I nodded, noting the humans did seem particularly blind to us. We made it outside and I stared, mouth hanging open in shock. The parking lot was set up like an army camp, tents and military personnel everywhere.
“This is worse than we thought,” Faris said.
“Thanks, Captain Obvious,” I snapped. The world was going to hell in a demon’s hand basket and I had less than a week to stop the free-fall before it got worse. Knowing what had been happening was one thing, seeing the results of said free-fall was something else entirely.
Staring around us, I had a hard time believing it could get worse, but it would. And in a damn hurry, too.
“Fuck,” I whispered. “We’ve got to get our asses in gear.”
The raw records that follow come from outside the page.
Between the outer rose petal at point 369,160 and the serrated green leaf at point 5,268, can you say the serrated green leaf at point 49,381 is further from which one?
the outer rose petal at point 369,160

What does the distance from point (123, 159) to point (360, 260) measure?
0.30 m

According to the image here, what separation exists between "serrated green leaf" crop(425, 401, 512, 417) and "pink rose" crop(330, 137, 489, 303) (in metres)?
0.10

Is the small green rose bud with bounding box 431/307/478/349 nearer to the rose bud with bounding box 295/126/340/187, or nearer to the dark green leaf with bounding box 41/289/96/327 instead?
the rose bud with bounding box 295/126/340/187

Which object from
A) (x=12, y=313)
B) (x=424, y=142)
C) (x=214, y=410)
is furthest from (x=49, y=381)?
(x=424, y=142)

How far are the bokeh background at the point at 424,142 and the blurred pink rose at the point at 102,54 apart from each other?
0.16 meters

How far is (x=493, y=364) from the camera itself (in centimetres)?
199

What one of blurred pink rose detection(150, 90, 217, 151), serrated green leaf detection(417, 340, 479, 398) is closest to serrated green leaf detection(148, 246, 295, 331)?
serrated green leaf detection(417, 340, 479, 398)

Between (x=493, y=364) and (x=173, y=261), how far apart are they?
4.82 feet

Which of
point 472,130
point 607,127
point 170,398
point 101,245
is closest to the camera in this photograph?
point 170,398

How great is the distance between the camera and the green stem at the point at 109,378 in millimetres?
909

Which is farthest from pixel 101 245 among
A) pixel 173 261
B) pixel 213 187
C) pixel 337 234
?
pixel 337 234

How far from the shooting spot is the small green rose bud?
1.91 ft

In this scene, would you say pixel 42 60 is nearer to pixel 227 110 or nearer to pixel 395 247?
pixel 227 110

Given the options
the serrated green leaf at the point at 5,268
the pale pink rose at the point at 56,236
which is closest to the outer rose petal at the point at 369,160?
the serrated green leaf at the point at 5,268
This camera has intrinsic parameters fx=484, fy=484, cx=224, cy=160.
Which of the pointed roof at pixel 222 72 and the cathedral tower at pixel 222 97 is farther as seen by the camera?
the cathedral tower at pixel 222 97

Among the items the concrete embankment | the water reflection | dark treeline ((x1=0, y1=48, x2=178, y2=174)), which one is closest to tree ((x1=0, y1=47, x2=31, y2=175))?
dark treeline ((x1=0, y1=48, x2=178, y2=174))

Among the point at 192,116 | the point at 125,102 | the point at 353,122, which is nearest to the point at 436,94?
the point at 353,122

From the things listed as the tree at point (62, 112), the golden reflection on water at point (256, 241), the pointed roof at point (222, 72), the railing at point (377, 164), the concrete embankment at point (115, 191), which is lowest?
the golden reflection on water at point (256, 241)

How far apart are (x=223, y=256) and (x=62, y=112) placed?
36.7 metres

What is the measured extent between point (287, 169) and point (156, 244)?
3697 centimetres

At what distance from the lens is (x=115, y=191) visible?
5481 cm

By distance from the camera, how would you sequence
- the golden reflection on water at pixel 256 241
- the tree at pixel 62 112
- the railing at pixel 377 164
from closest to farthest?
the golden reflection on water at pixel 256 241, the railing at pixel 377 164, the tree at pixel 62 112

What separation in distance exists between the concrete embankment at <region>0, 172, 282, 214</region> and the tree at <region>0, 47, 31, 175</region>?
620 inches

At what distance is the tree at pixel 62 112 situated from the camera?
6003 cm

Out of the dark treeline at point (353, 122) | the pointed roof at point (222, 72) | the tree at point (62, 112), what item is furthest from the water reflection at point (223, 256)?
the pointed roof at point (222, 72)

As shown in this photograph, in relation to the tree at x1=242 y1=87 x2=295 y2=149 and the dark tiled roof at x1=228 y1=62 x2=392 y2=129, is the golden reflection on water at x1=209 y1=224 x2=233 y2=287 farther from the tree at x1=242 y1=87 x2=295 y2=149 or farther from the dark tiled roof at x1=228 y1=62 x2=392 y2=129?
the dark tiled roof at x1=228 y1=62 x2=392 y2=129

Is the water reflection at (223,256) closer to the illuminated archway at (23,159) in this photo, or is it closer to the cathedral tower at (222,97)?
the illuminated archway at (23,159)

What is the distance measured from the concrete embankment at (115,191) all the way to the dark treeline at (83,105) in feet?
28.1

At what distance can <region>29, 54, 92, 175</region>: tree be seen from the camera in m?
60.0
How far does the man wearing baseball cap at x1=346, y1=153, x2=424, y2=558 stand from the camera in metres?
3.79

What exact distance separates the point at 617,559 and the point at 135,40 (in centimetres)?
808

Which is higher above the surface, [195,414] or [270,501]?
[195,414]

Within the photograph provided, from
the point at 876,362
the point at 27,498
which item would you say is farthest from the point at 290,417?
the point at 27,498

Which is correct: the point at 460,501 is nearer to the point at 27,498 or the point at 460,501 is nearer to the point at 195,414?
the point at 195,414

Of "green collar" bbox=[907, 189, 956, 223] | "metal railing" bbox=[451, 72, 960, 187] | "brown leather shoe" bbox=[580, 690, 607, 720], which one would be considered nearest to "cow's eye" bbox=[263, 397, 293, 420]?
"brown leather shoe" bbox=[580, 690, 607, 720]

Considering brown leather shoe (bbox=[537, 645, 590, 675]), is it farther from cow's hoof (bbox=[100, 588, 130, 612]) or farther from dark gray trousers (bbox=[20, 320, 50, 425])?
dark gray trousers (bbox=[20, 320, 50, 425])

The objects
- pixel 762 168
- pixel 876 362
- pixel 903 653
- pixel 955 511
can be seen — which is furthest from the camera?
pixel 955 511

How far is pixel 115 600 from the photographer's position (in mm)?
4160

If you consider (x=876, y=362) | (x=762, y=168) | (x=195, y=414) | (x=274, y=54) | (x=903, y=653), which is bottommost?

Peta let out a little meow that caught my attention. Stalking toward us was a large, black werewolf, teeth bared in a snarl that had saliva dripping from his mouth. Narrowed golden eyes locked onto us as his silver tipped black fur stood on end, the tips catching the weak light from the camp.
I smiled at him, ignoring his snarling face and ran for him. “Alex!”
His eyes widened and his mouth dropped open, the snarl falling from his face. Tears welled up and then slid down his furred cheeks as he blubbered, grabbing at me. I caught him in a hug and held him, his sides heaving under my arms. He fought to get closer, his claws digging as he squeezed me to the point of feeling my ribs flex under his strength.
“I’m here, buddy, I’m here. I’m not going without you again.” I buried my face into his neck and breathed him in. He shook, his body trembling as he clung to me, whimpering.
I pulled back so I could look into his face. “Hey, aren’t you going to say anything? Didn’t you miss me?”
He nodded, his chest still shaking as he gasped for air and I braced myself, feeling the howl coming on as his lungs filled.
Alex’s howl jerked me out of sleep and I stumbled from my tent to see him wrapped around her.
I stepped forward, a smile on my face, a huge weight lifting. She was back, and she would make things right again.
And then I remembered she had left us, that she wasn’t the person I thought she was.
That I’d had to kill Liam because of her.
She lifted her head and saw me. A smile, so rare on her face, beckoned me, and I couldn’t stop moving toward her like a moth to a flame.
“Pamela!” She caught me in her arms and I fought the warring emotions. I wanted to bury my face against her, and let her take care of everything that had gone wrong. Of all the things I’d had to face. And I wanted to hurt her, make her pay for those same things.